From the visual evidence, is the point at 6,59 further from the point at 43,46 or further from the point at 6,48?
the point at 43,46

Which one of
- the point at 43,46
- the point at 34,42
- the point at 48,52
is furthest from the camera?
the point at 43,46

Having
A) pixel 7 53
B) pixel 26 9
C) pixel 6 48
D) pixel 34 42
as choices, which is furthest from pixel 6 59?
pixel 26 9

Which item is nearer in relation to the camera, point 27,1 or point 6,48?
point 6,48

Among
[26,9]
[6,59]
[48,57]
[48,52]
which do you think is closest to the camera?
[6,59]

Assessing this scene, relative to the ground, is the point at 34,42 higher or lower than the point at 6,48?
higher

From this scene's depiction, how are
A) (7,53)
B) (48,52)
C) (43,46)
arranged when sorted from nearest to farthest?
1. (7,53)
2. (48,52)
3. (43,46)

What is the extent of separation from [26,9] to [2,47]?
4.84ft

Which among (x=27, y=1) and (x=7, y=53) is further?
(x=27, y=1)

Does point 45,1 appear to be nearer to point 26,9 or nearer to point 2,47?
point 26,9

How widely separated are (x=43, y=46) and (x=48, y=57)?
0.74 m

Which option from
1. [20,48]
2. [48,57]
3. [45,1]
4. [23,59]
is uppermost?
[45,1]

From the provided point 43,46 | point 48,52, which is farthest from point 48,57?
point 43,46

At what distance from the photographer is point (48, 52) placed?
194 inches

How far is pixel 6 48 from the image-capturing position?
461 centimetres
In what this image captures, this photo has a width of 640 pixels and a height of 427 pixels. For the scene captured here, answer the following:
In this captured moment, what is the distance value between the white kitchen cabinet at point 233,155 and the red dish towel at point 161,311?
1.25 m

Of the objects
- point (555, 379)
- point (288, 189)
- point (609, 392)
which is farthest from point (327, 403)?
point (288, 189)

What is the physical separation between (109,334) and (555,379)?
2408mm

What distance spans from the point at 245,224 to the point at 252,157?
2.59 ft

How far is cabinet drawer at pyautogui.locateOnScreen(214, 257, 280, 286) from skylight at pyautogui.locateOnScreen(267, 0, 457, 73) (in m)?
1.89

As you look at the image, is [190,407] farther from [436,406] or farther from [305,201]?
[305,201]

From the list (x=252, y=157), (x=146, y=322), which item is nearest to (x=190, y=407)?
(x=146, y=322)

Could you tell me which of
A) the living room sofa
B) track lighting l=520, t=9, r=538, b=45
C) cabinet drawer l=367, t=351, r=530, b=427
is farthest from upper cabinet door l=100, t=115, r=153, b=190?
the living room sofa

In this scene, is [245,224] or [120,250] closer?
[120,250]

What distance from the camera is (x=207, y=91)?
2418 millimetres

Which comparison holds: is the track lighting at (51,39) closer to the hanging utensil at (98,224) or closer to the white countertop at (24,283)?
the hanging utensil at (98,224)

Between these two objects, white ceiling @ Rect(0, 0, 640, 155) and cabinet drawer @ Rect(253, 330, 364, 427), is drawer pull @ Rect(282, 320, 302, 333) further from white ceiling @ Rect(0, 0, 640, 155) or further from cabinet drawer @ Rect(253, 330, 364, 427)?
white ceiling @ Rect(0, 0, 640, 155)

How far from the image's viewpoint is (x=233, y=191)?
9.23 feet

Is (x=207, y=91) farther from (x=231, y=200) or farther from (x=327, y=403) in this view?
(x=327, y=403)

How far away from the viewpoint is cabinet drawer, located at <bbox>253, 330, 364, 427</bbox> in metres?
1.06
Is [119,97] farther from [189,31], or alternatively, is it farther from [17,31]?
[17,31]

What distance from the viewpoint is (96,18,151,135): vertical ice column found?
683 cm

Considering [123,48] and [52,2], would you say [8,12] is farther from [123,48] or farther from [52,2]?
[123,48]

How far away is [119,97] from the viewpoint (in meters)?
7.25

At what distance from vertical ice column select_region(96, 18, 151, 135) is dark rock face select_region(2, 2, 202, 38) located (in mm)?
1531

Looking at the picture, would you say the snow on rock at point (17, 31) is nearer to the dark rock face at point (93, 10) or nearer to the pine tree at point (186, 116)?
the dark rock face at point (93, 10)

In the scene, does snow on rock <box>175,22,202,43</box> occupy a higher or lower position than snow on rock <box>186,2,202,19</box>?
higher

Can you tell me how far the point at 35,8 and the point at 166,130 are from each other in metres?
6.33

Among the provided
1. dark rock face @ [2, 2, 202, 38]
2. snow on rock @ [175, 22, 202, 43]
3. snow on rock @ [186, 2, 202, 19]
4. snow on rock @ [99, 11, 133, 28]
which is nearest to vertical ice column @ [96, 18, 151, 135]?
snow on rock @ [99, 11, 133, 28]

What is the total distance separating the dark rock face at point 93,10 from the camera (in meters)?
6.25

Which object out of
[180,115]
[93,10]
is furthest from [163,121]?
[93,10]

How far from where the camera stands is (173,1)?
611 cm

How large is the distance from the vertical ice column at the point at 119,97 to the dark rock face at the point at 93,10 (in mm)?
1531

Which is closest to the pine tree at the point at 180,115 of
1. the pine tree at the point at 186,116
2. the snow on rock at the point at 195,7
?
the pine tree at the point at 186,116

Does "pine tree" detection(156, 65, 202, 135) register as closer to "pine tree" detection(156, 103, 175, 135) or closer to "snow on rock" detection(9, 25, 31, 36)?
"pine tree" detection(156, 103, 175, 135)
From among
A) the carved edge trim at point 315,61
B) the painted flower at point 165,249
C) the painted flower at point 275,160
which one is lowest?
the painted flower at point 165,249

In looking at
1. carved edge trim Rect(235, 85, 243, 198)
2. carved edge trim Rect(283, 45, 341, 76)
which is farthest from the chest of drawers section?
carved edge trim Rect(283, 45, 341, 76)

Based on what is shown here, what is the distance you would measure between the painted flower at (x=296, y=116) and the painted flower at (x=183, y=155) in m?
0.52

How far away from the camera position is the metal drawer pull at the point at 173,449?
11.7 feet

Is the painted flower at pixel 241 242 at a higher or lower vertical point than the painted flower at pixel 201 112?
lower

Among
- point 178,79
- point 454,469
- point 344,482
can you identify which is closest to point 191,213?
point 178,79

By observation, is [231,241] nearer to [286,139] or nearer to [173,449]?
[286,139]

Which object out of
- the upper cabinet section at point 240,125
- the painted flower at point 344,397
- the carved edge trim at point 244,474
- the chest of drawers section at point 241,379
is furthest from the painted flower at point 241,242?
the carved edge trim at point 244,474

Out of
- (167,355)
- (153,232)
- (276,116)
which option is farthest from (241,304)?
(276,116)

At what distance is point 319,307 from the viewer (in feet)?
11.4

- TASK BRIEF:
Update these lines by replacing "the photographer" with "the viewer" throughout, keeping everything else the same.

- CORRECT RESPONSE:
From the visual evidence, is the point at 6,59 further from the point at 43,46 or further from the point at 6,48?
the point at 43,46

Which one of
- the point at 43,46
- the point at 34,42
- the point at 48,52
is furthest from the camera?
the point at 43,46

Having
A) pixel 7 53
B) pixel 26 9
C) pixel 6 48
D) pixel 34 42
as choices, which is furthest from pixel 6 59?
pixel 26 9

Which item is nearer in relation to the camera, point 27,1 or point 6,48?
point 6,48

Among
[26,9]
[6,59]
[48,57]
[48,52]
which do you think is closest to the camera?
[6,59]

Assessing this scene, relative to the ground, is the point at 34,42 higher or lower than the point at 6,48?
higher

From this scene's depiction, how are
A) (7,53)
B) (48,52)
C) (43,46)
arranged when sorted from nearest to farthest?
1. (7,53)
2. (48,52)
3. (43,46)

What is the extent of separation from [26,9] to [2,47]?
4.84ft

Which among (x=27, y=1) and (x=7, y=53) is further?
(x=27, y=1)

Does point 45,1 appear to be nearer to point 26,9 or nearer to point 2,47?
point 26,9

How widely separated are (x=43, y=46) and (x=48, y=57)?
0.74 m

Which option from
1. [20,48]
2. [48,57]
3. [45,1]
4. [23,59]
is uppermost?
[45,1]

From the provided point 43,46 | point 48,52, which is farthest from point 48,57?
point 43,46

At what distance from the viewer is point (48, 52) placed?
194 inches

How far is pixel 6 48 from the image-capturing position?
461 centimetres
In what this image captures, this photo has a width of 640 pixels and a height of 427 pixels. For the scene captured here, answer the following:
In this captured moment, what is the distance value between the white kitchen cabinet at point 233,155 and the red dish towel at point 161,311?
1.25 m

Of the objects
- point (555, 379)
- point (288, 189)
- point (609, 392)
which is farthest from point (327, 403)?
point (288, 189)

What is the physical separation between (109,334) and (555,379)?
2408mm

What distance spans from the point at 245,224 to the point at 252,157?
2.59 ft

How far is cabinet drawer at pyautogui.locateOnScreen(214, 257, 280, 286) from skylight at pyautogui.locateOnScreen(267, 0, 457, 73) (in m)?
1.89

As you look at the image, is [190,407] farther from [436,406] or farther from [305,201]?
[305,201]

From the list (x=252, y=157), (x=146, y=322), which item is nearest to (x=190, y=407)?
(x=146, y=322)

Could you tell me which of
A) the living room sofa
B) track lighting l=520, t=9, r=538, b=45
C) cabinet drawer l=367, t=351, r=530, b=427
is farthest from upper cabinet door l=100, t=115, r=153, b=190?
the living room sofa

In this scene, is [245,224] or [120,250] closer?
[120,250]

What distance from the camera is (x=207, y=91)?
2418 millimetres

Which comparison holds: is the track lighting at (51,39) closer to the hanging utensil at (98,224) or closer to the white countertop at (24,283)?
the hanging utensil at (98,224)

Between these two objects, white ceiling @ Rect(0, 0, 640, 155) and cabinet drawer @ Rect(253, 330, 364, 427), is drawer pull @ Rect(282, 320, 302, 333) further from white ceiling @ Rect(0, 0, 640, 155) or further from cabinet drawer @ Rect(253, 330, 364, 427)?
white ceiling @ Rect(0, 0, 640, 155)

How far from the image's viewpoint is (x=233, y=191)?
9.23 feet

Is (x=207, y=91) farther from (x=231, y=200) or farther from (x=327, y=403) in this view?
(x=327, y=403)

How far away from the viewpoint is cabinet drawer, located at <bbox>253, 330, 364, 427</bbox> in metres?
1.06
Is [119,97] farther from [189,31], or alternatively, is it farther from [17,31]?
[17,31]

What distance from the viewpoint is (96,18,151,135): vertical ice column found?
683 cm

Considering [123,48] and [52,2], would you say [8,12] is farther from [123,48] or farther from [52,2]?
[123,48]

How far away is [119,97] from the viewpoint (in meters)?
7.25

At what distance from vertical ice column select_region(96, 18, 151, 135) is dark rock face select_region(2, 2, 202, 38) located (in mm)?
1531

Looking at the picture, would you say the snow on rock at point (17, 31) is nearer to the dark rock face at point (93, 10) or nearer to the pine tree at point (186, 116)?
the dark rock face at point (93, 10)

In the scene, does snow on rock <box>175,22,202,43</box> occupy a higher or lower position than snow on rock <box>186,2,202,19</box>?
higher

Can you tell me how far the point at 35,8 and the point at 166,130 are from each other in metres?
6.33

Among the provided
1. dark rock face @ [2, 2, 202, 38]
2. snow on rock @ [175, 22, 202, 43]
3. snow on rock @ [186, 2, 202, 19]
4. snow on rock @ [99, 11, 133, 28]
which is nearest to vertical ice column @ [96, 18, 151, 135]?
snow on rock @ [99, 11, 133, 28]

What is the total distance separating the dark rock face at point 93,10 from the camera (in meters)?
6.25

Which object out of
[180,115]
[93,10]
is furthest from [163,121]?
[93,10]

How far from where the camera stands is (173,1)?
611 cm

How large is the distance from the vertical ice column at the point at 119,97 to the dark rock face at the point at 93,10 (in mm)?
1531

Which is closest to the pine tree at the point at 180,115 of
1. the pine tree at the point at 186,116
2. the snow on rock at the point at 195,7
?
the pine tree at the point at 186,116

Does "pine tree" detection(156, 65, 202, 135) register as closer to "pine tree" detection(156, 103, 175, 135) or closer to "snow on rock" detection(9, 25, 31, 36)?
"pine tree" detection(156, 103, 175, 135)
From among
A) the carved edge trim at point 315,61
B) the painted flower at point 165,249
C) the painted flower at point 275,160
which one is lowest?
the painted flower at point 165,249

In looking at
1. carved edge trim Rect(235, 85, 243, 198)
2. carved edge trim Rect(283, 45, 341, 76)
which is farthest from the chest of drawers section?
carved edge trim Rect(283, 45, 341, 76)

Based on what is shown here, what is the distance you would measure between the painted flower at (x=296, y=116) and the painted flower at (x=183, y=155) in m?
0.52

How far away from the camera position is the metal drawer pull at the point at 173,449?
11.7 feet

Is the painted flower at pixel 241 242 at a higher or lower vertical point than the painted flower at pixel 201 112?
lower

Among
- point 178,79
- point 454,469
- point 344,482
can you identify which is closest to point 191,213?
point 178,79

By observation, is [231,241] nearer to [286,139] or nearer to [173,449]?
[286,139]

Which object out of
- the upper cabinet section at point 240,125
- the painted flower at point 344,397
- the carved edge trim at point 244,474
- the chest of drawers section at point 241,379
is furthest from the painted flower at point 241,242?
the carved edge trim at point 244,474

Out of
- (167,355)
- (153,232)
- (276,116)
which option is farthest from (241,304)?
(276,116)

At what distance is point 319,307 from the viewer (in feet)?
11.4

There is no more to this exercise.